Work item – For the listing below, return the line containing "Colectie de legi", the line containing "Publius Cornelius Tacitus", and all lines in between, exactly as written and nothing else.

Data for processing –
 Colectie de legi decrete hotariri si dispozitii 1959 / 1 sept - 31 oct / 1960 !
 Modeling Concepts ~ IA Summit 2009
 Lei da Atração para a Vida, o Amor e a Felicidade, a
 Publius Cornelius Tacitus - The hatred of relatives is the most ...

* * *

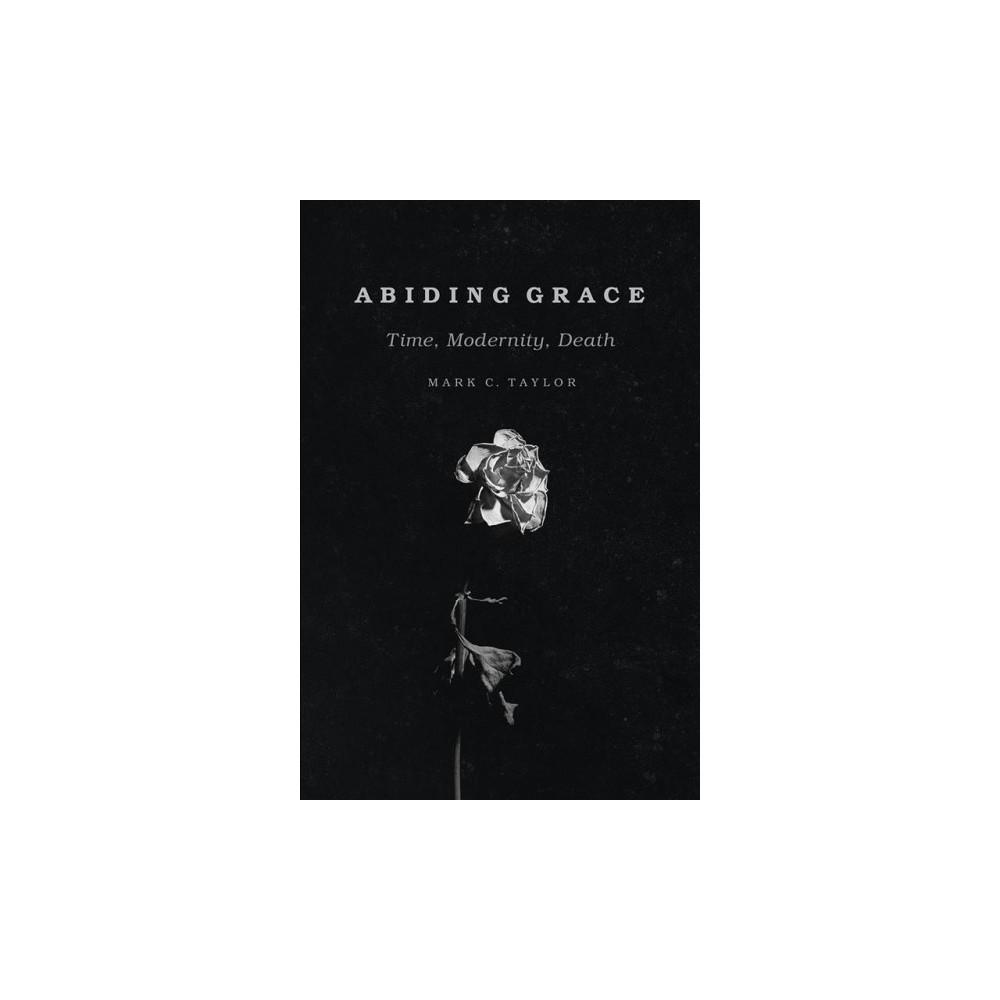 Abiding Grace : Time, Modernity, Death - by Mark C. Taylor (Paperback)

Answer to this task –
 Colectie de legi decrete hotariri si dispozitii 1959 / 1 sept - 31 oct / 1960 !
 Modeling Concepts ~ IA Summit 2009
 Lei da Atração para a Vida, o Amor e a Felicidade, a
 Publius Cornelius Tacitus - The hatred of relatives is the most ...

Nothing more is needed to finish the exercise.